Exercise text ::
-=-=-

That was the conclusion reached by Helen Tate of Titan Tours when she popped in this week to relay news of how our figures had increased with the company in the last year, and to introduce us to the new Classic Rail Tours brochure.

It was lovely to meet Helen, whose ‘dizzy blonde’ reputation precedes her. Helen manages to combine a job with a giddy home life, taken up with her toddler son, Fletcher; and Jake, an 11-year-old Jack Russell. I commented that I remember how much work it is, having a toddler in the house, but Helen’s view is that her dog is far more exhausting.

Jake is, it would seem, the sort of dog who would make it onto one of those pet behaviour TV shows, and causes the family no end of problems. At one point, they were forced to move home as Jake had irreparably damaged relations between Helen and her neighbours.

“Did he bark a lot?” I asked, wondering how such lasting damage could be done. Helen told me it was worse than that; he’d tunnelled into the neighbours’ garden and ‘taken out’ Flopsy the rabbit. And I don’t mean ‘taken out’ in the dinner and a movie sense. No, this was a case of bye-bye Benjamin bunny…

But Helen is used to moving home. She told me she’d lived all over the country and abroad during her time as an ILG rep, but that she preferred Liverpool to just about any other place. Jake the dog has not been the reason for her many changes of address, but she admits he has a lot of energy to be worked off.

Fortunately, Helen’s husband is a tree surgeon and can take the dog to work. But on the occasional days when he’s unable to, he has suggested that Helen takes him to work with her. I can’t see her boss Tommy Byrne agreeing to this; after all, if she doesn’t like what he says, she could set Jake on his ankles! Mind you, it could be that Jake would make the ideal Titan mascot – a feisty operator with a big bite.

When nature calls

I’ve come to accept that when we advertise our ‘mystery tour’, run in conjunction with Bakers Dolphin, the last thing our clients are interested in is mystery.

They want everything spelled out to the letter and all uncertainty erased.

“How much is it?” asked one caller.

“It’s free,” I replied.

“Free?” barked the caller, “why’s it free? What’s wrong with it?”

The next call regarding the advert was from an elderly gentleman who wanted to know if there was a toilet on board the coach.

“It’s alright for you women,” he said, “but at my age, you start having problems with your prostate and you need to go more often.”

If I’d said, “too much information,” do you think he’d have understood?

Something fishy…

And finally, a client added a new reason to the ever-growing list of things that put folk off travelling: ‘sex-change suntan lotion’.


Yes, if it’s not enough that people are anxious about natural disasters, bird flu and terrorism, my client is worried potential sunblock ingredients, shown to have a feminising effect on male fish, will see him leave these shores as Arthur, and come back as Martha!

-=-=-

Listed entries ::
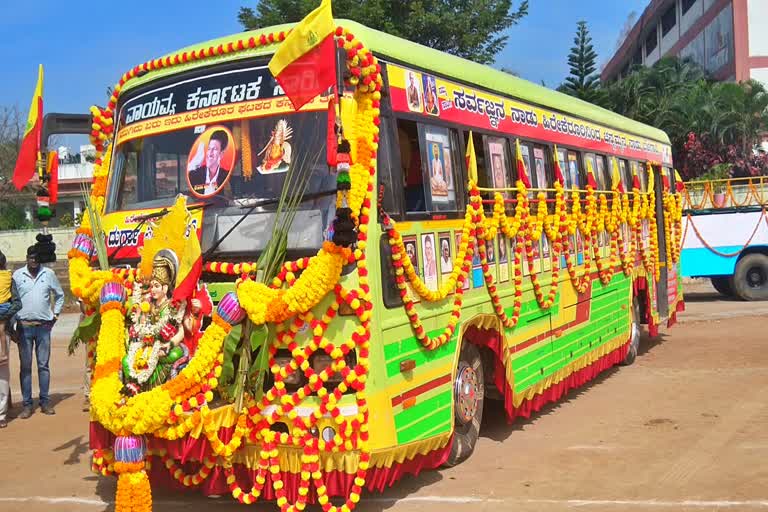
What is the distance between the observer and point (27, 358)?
933cm

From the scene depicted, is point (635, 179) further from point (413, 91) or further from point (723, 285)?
point (723, 285)

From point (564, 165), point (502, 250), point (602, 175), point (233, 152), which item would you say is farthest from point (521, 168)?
point (233, 152)

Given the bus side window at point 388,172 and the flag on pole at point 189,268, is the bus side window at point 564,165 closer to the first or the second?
the bus side window at point 388,172

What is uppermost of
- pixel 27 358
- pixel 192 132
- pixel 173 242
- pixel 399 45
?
pixel 399 45

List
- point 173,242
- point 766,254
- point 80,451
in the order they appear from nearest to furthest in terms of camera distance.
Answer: point 173,242 → point 80,451 → point 766,254

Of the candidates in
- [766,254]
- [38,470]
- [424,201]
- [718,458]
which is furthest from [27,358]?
[766,254]

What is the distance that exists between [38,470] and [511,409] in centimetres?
392

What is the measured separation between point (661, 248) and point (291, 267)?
343 inches

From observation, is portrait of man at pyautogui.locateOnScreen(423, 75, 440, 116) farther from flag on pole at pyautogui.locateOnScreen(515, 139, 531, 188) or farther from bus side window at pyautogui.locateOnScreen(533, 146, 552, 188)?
bus side window at pyautogui.locateOnScreen(533, 146, 552, 188)

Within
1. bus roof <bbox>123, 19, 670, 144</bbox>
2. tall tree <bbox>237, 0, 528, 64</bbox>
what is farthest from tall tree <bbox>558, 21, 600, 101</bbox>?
bus roof <bbox>123, 19, 670, 144</bbox>

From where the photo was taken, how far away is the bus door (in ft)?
40.0

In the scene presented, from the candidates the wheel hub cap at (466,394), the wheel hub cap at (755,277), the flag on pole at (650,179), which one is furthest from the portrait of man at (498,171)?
the wheel hub cap at (755,277)

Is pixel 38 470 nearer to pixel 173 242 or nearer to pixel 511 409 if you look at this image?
pixel 173 242

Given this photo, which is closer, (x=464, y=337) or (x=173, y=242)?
(x=173, y=242)
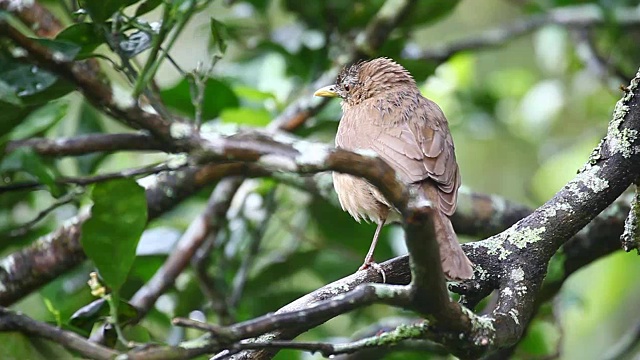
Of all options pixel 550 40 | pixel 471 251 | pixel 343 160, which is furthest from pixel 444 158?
pixel 550 40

-=-=-

Prompt A :: Transcribe the text about Helen Tate word for word, starting at "Fortunately, Helen’s husband" and ending at "asked one caller.".
Prompt B :: According to the text about Helen Tate, what does her husband do for work?
The listing plays no part in this exercise.

Answer section A ::
Fortunately, Helen’s husband is a tree surgeon and can take the dog to work. But on the occasional days when he’s unable to, he has suggested that Helen takes him to work with her. I can’t see her boss Tommy Byrne agreeing to this; after all, if she doesn’t like what he says, she could set Jake on his ankles! Mind you, it could be that Jake would make the ideal Titan mascot – a feisty operator with a big bite.

When nature calls

I’ve come to accept that when we advertise our ‘mystery tour’, run in conjunction with Bakers Dolphin, the last thing our clients are interested in is mystery.

They want everything spelled out to the letter and all uncertainty erased.

“How much is it?” asked one caller.

Answer section B :: He is a tree surgeon.